There is also a master staircase that leads around a 50-foot-tall tree composed of 6.3 million Lego bricks.
Lego has said the tree is meant to pay homage to the company’s beginnings. When Lego bricks were first manufactured, they were made out of wood, not plastic.
The tree is meant to symbolize those origins, in addition to marking the company’s “roots.”
The Red Zone, meanwhile, is for creativity.
The centerpiece of the Red Zone is a Lego-built waterfall crashing into a Lego pool.
Freeform tanks of Lego bricks, each built at kid-friendly heights, let visitors construct abstract designs and towers.
Inside Lego House, visitors can tour multiple rooms meant to engage people emotionally, creatively, socially, and cognitively.
In the Green Zone, dedicated to socialization, visitors can create mini-figures (“minifigs,” for short) and stitch together their own stop-motion videos.
In the Yellow Zone, designed to explore emotions, people can build sea life from LEGO bricks and scan them into an iPad software setup to see the creature come alive.
Even before you enter Lego House, the building dwarfs you as you climb atop the over-sized Lego bricks spanning opposing sides of the building.
From the street, the building looks white. It’s only from above that viewers can gaze upon the multi-colored roofs and outdoor seating.

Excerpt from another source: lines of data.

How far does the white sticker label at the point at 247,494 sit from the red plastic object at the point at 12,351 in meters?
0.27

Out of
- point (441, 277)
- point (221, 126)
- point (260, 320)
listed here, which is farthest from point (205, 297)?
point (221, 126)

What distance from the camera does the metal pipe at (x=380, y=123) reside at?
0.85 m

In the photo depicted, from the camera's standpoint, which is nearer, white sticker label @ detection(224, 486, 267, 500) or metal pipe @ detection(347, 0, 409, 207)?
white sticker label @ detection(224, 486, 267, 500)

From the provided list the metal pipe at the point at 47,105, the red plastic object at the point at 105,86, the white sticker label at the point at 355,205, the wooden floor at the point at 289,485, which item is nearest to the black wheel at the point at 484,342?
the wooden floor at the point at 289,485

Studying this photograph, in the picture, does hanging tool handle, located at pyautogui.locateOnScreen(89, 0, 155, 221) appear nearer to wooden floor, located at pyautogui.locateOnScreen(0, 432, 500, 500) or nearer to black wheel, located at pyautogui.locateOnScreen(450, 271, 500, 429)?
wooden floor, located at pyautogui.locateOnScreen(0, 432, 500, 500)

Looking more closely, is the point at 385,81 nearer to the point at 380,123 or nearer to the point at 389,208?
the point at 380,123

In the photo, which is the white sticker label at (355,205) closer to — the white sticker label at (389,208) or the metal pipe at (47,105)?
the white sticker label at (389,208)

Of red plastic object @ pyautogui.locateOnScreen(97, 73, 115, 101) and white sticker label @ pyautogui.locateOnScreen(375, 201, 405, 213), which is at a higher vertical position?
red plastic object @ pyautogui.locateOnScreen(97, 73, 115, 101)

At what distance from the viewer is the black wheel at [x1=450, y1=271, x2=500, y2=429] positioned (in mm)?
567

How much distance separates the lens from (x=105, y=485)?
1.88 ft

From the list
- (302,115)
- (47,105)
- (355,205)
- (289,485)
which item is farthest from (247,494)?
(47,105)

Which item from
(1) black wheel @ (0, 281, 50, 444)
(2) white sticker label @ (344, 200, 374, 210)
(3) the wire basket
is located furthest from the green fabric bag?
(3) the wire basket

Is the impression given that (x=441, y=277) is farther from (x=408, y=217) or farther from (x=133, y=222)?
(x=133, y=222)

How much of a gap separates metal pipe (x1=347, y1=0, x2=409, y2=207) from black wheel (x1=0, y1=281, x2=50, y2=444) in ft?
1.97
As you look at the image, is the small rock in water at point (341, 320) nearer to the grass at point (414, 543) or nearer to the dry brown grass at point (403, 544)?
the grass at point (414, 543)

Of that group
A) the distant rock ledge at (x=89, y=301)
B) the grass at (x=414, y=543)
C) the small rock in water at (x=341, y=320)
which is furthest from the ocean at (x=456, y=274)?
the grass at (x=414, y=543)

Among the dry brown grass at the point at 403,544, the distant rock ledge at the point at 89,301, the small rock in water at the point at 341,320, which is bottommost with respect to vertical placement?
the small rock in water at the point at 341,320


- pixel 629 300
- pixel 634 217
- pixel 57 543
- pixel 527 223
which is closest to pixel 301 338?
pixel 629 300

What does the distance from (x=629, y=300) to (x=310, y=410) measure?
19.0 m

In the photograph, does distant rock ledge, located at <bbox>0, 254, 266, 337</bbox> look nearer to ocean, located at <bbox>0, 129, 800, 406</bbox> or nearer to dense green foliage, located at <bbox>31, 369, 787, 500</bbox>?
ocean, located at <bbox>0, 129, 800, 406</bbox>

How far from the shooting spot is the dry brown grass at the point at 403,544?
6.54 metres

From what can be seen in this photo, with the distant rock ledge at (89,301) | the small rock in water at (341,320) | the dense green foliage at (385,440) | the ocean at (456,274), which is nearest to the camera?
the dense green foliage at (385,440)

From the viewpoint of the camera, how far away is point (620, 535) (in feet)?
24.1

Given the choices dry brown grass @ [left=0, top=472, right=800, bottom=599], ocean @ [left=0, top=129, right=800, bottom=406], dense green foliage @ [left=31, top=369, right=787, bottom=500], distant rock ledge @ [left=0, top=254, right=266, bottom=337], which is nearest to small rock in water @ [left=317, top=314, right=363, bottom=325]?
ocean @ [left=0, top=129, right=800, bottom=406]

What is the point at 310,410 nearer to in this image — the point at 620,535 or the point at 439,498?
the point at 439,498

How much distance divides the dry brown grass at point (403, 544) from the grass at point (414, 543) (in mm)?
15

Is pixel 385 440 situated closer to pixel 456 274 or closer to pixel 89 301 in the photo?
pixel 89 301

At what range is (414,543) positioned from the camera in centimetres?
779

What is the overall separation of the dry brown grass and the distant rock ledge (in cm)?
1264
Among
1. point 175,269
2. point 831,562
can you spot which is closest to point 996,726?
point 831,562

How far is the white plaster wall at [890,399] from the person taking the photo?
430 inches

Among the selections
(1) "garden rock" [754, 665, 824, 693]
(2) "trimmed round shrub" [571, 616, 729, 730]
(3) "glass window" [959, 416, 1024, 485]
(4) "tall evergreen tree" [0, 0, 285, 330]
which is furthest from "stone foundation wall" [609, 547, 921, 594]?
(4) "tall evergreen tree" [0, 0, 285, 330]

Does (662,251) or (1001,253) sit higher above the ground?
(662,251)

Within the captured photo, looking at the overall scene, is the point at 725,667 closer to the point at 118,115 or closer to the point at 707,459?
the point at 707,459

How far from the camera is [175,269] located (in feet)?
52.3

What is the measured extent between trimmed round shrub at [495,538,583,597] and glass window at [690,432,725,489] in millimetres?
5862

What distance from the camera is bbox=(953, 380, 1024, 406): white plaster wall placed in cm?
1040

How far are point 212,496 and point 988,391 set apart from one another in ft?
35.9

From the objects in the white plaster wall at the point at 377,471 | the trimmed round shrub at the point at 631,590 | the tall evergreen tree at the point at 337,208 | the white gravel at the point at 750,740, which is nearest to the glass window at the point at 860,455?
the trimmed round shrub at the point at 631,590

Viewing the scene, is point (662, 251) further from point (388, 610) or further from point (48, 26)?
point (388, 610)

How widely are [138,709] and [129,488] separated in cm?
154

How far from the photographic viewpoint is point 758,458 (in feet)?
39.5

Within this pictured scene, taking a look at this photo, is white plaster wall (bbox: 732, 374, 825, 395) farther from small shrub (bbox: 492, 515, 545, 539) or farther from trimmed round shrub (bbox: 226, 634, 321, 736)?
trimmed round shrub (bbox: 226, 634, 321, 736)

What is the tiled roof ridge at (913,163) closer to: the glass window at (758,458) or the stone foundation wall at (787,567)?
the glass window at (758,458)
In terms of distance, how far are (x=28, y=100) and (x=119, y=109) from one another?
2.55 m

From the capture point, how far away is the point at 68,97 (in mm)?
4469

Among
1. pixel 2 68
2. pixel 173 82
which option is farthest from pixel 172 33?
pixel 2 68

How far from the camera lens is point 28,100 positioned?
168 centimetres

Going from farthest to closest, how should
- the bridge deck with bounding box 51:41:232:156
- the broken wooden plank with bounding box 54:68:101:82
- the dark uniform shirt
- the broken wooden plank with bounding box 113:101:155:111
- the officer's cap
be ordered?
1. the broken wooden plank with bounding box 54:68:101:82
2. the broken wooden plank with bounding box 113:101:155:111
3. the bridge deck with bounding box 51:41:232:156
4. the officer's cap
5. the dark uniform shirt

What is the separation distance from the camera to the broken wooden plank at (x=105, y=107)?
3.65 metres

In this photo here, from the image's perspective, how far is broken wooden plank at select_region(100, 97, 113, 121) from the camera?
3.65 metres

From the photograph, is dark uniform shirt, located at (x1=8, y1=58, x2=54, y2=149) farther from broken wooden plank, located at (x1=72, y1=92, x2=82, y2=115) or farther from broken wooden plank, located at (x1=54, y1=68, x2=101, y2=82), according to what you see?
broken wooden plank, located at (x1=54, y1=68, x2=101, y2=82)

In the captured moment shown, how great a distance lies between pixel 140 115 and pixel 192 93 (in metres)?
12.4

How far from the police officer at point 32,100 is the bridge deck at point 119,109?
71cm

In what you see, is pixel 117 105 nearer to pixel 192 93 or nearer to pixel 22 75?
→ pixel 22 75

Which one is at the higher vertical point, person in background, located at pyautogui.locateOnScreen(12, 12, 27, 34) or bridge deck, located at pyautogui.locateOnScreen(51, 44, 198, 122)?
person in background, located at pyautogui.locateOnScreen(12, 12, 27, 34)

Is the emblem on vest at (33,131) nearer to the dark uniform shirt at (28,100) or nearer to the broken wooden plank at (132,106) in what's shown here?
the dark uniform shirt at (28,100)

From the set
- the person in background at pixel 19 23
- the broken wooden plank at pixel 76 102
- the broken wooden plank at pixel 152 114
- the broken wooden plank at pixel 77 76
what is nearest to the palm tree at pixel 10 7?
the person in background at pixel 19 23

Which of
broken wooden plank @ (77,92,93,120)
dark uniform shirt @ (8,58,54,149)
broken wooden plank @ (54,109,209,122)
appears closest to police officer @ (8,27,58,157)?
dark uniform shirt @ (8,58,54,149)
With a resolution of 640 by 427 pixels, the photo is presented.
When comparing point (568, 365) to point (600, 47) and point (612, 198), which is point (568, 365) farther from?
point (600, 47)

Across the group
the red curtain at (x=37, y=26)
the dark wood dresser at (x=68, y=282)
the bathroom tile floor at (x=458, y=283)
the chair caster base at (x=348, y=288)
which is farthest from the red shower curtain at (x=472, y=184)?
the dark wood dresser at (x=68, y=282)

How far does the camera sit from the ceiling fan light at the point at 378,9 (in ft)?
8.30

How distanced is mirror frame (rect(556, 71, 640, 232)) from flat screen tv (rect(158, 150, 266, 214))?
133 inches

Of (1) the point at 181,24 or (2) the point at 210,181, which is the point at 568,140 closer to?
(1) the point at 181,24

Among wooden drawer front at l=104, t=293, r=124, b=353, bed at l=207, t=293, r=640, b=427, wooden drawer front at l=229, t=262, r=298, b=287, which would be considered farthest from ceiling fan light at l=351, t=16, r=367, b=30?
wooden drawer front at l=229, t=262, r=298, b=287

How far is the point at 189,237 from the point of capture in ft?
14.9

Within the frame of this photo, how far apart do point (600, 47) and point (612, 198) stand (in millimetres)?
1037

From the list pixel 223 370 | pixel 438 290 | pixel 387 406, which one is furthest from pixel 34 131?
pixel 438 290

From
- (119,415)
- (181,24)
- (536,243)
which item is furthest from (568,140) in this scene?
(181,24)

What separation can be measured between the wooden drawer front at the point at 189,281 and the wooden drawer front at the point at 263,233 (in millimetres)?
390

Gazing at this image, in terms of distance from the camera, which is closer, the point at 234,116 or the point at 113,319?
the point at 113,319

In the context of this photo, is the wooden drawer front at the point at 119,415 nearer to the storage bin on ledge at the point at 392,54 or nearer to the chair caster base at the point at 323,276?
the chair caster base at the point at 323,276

In partnership with architecture firm Bjarke Ingels Group, which designed the structure, Lego began building the Lego House in 2014. Initially, it used as its model a small-scale replica made from (big surprise) Lego bricks.
The 1:100 model toured the world, stopping in places like Switzerland, France, and the US. It also visited BrickCon, one of the largest lego conventions in the world, in Seattle, Washington.